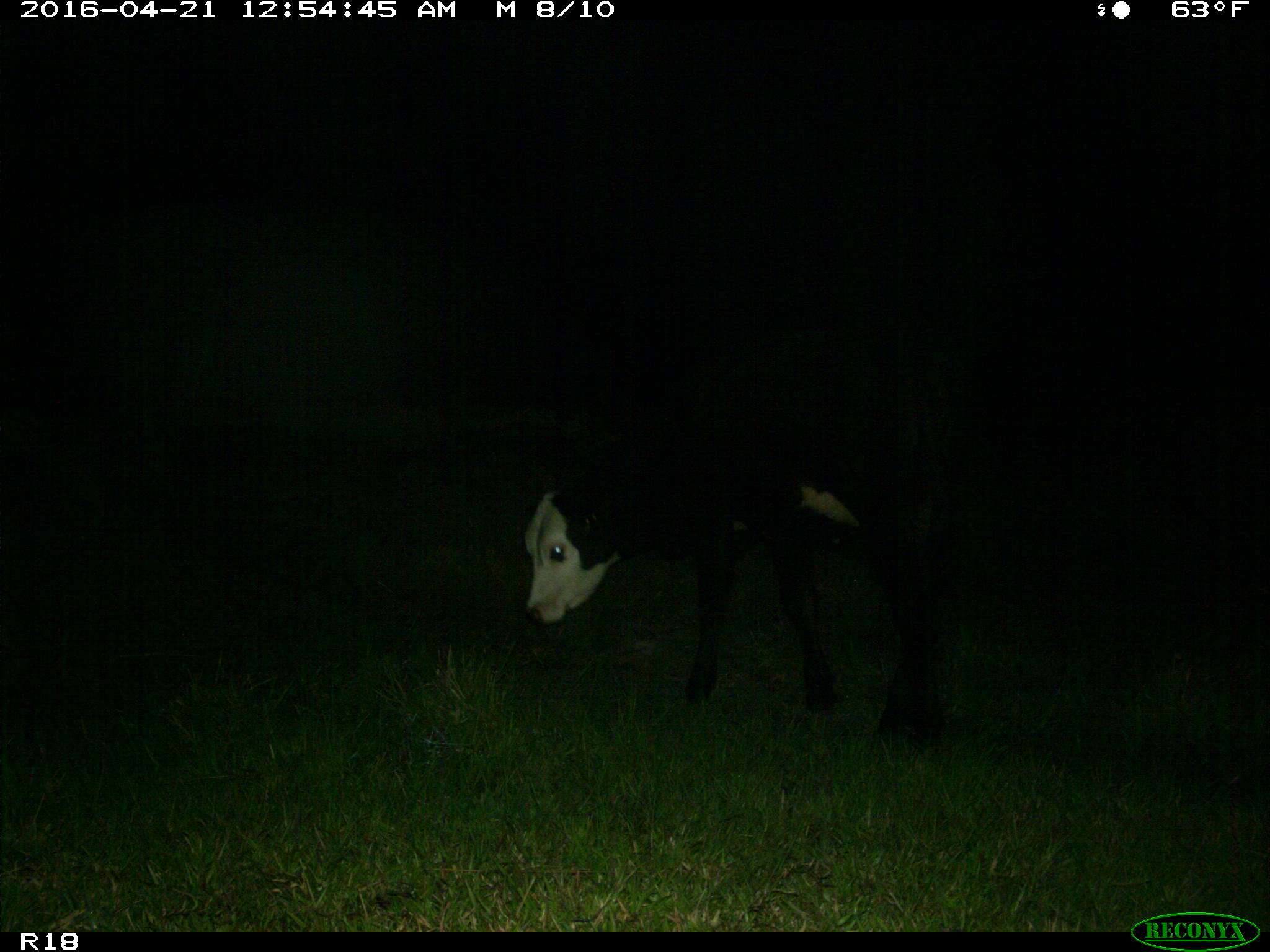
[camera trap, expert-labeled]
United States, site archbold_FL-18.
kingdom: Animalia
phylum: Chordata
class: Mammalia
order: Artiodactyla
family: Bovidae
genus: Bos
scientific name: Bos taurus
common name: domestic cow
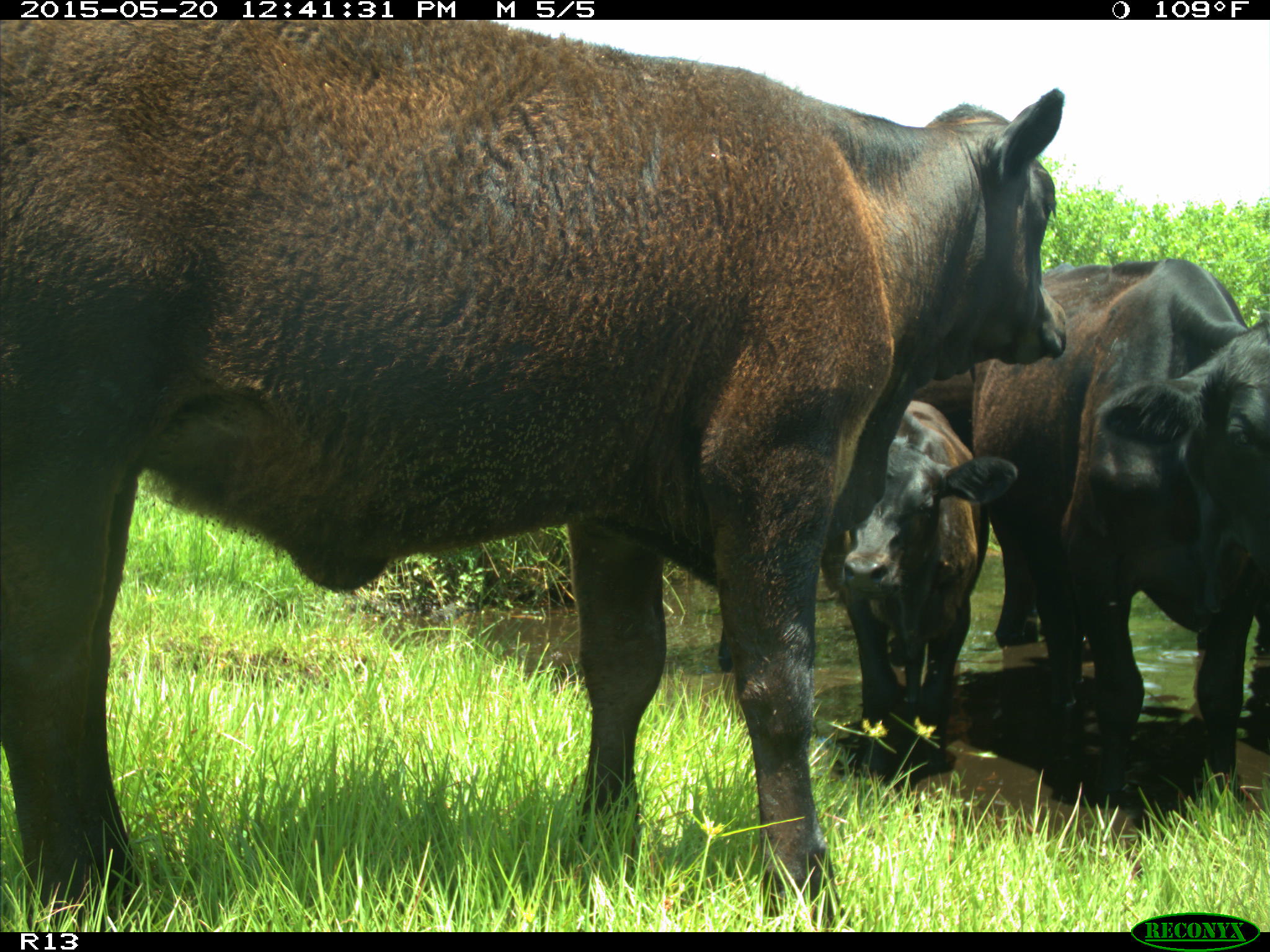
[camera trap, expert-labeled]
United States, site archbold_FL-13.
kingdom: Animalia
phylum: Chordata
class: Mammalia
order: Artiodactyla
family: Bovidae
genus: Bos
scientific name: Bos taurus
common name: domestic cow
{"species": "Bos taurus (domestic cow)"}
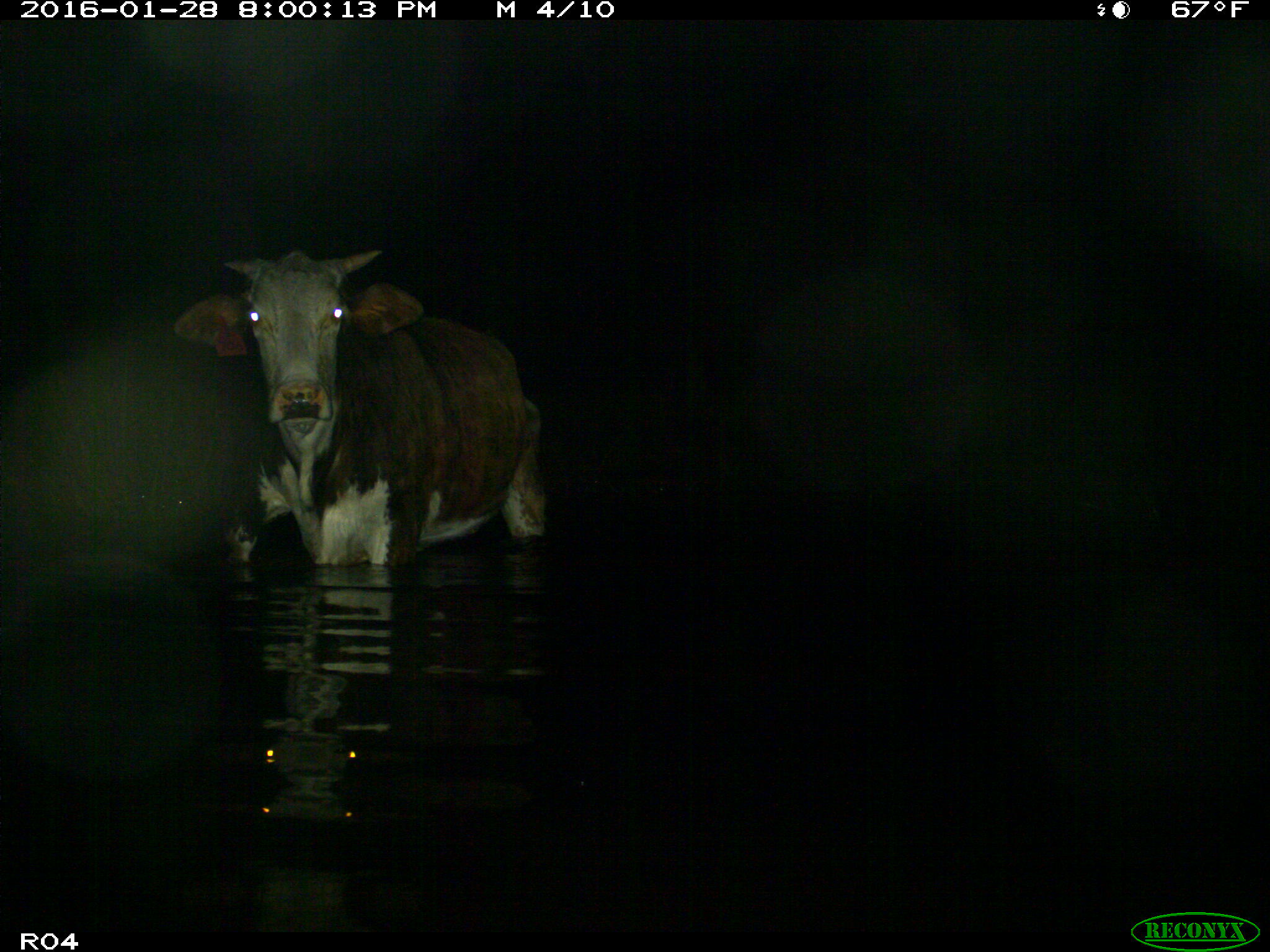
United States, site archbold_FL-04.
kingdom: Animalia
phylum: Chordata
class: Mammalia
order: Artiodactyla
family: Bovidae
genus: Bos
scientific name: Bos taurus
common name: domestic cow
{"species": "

_ _ _

> **Task brief**
Omit the pictures and reproduce the remaining material above exactly.

> **Finished exercise**
[camera trap, expert-labeled]
United States, site archbold_FL-18.
kingdom: Animalia
phylum: Chordata
class: Mammalia
order: Artiodactyla
family: Bovidae
genus: Bos
scientific name: Bos taurus
common name: domestic cow
[camera trap, expert-labeled]
United States, site archbold_FL-13.
kingdom: Animalia
phylum: Chordata
class: Mammalia
order: Artiodactyla
family: Bovidae
genus: Bos
scientific name: Bos taurus
common name: domestic cow
{"species": "Bos taurus (domestic cow)"}
United States, site archbold_FL-04.
kingdom: Animalia
phylum: Chordata
class: Mammalia
order: Artiodactyla
family: Bovidae
genus: Bos
scientific name: Bos taurus
common name: domestic cow
{"species": "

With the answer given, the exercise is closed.